In Sumer, the ancient empire in modern-day Iraq where the world’s first cities emerged in the 4th millennium BC, up to 40% of all grain production may have been devoted to beer. It was more than an intoxicating beverage; beer was nutritious and much safer to drink than ordinary water because it was boiled first. The oldest known beer recipe comes from a Sumerian hymn to Ninkasi, the goddess of beer, composed around 1800 BC. The fact that a female deity oversaw this most precious commodity reflects the importance of women in its production. Beer was brewed in the kitchen and was considered as fundamental a skill for women as cooking and needlework.

The ancient Egyptians similarly regarded beer as essential for survival: Construction workers for the pyramids were usually paid in beer rations. The Greeks and Romans were unusual in preferring wine; blessed with climates that aided viticulture, they looked down on beer-drinking as foreign and unmanly. (There’s no mention of beer in Homer.)

Northern Europeans adopted wine-growing from the Romans, but beer was their first love. The Vikings imagined Valhalla as a place where beer perpetually flowed. Still, beer production remained primarily the work of women. With most occupations in the Middle Ages restricted to members of male-only guilds, widows and spinsters could rely on ale-making to support themselves. Among her many talents as a writer, composer, mystic and natural scientist, the renowned 12th century Rhineland abbess Hildegard of Bingen was also an expert on the use of hops in beer.

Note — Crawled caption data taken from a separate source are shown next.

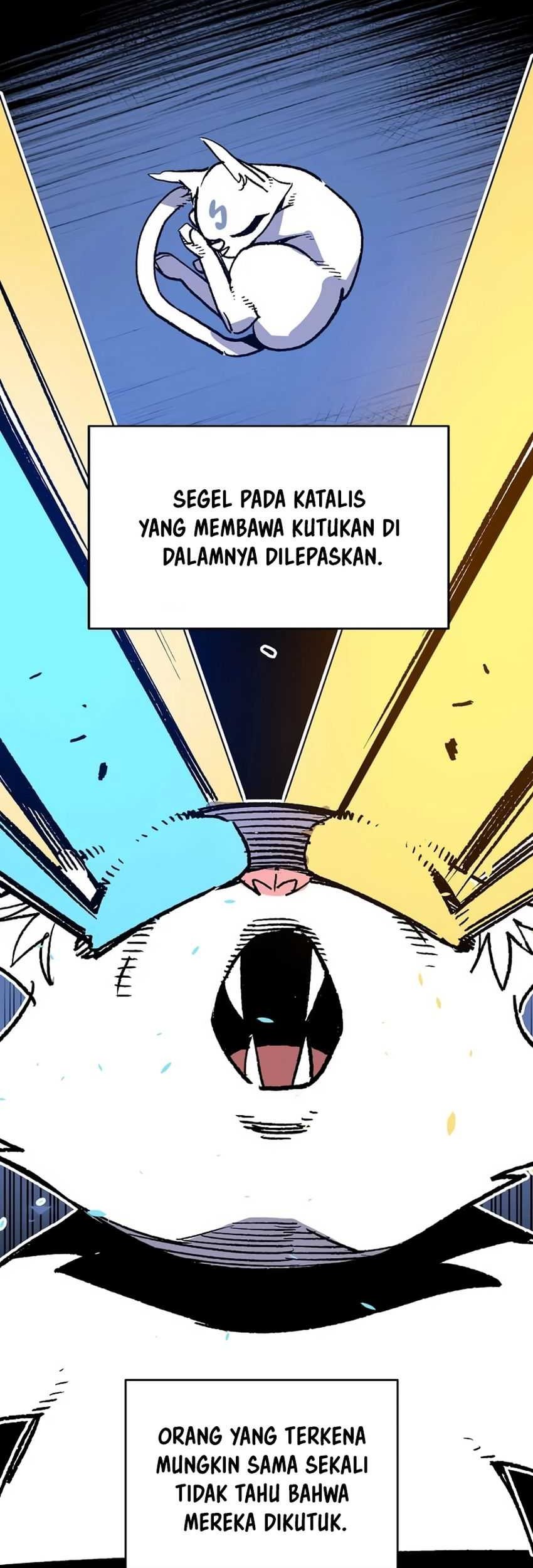I’m a Max Level Regressor Chapter 37 halaman 20
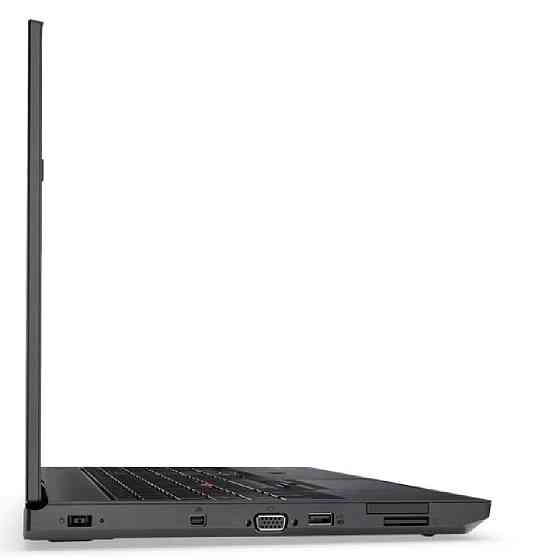Б/У Ноутбук Lenovo ThinkPad L570 (i5-7300U/4/128SSD) - Class B Київ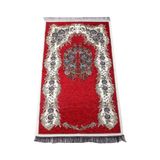 İhvan 0260 Bordo Seccade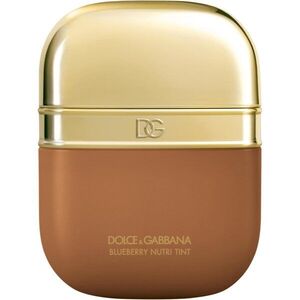 Dolce&Gabbana Blueberry Nutri-Tint bőrvilágosító tonizáló krém SPF 20 árnyalat 25W Medium 30 ml kép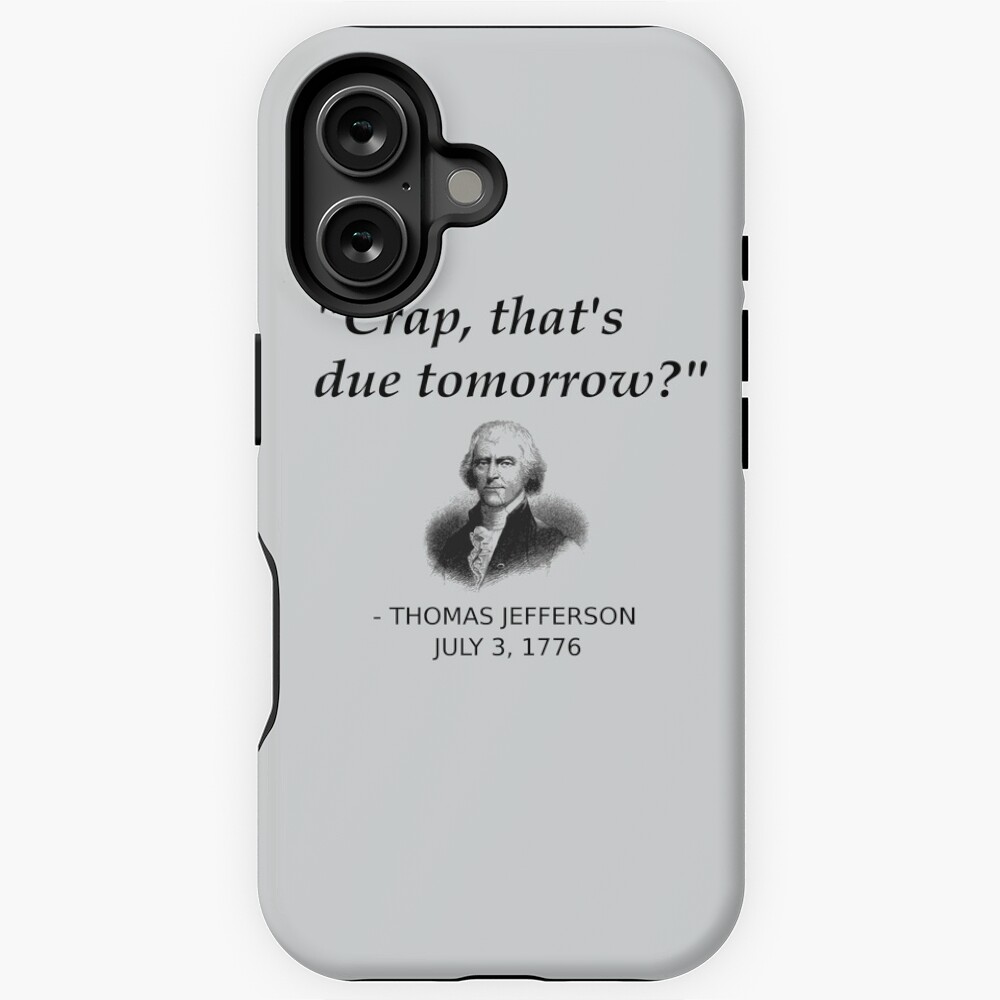 Item preview, iPhone Magsafe Tough Case designed and sold by TheCreekMan.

The female domination of beer-making lasted in Europe until the 15th and 16th centuries, when the growth of the market economy helped to transform it into a profitable industry. As professional male brewers took over production and distribution, female brewers lost their respectability. By the 19th century, women were far more likely to be temperance campaigners than beer drinkers.

When Prohibition ended in the U.S. in 1933, brewers struggled to get beer into American homes. Their solution was an ad campaign selling beer to housewives—not to drink it but to cook with it. In recent years, beer ads have rarely bothered to address women at all, which may explain why only a quarter of U.S. beer drinkers are female.

As we’ve seen recently in the Kavanaugh hearings, a male-dominated beer-drinking culture can be unhealthy for everyone. Perhaps it’s time for brewers to forget “the king of beers”—Budweiser’s slogan—and seek their once and future queen.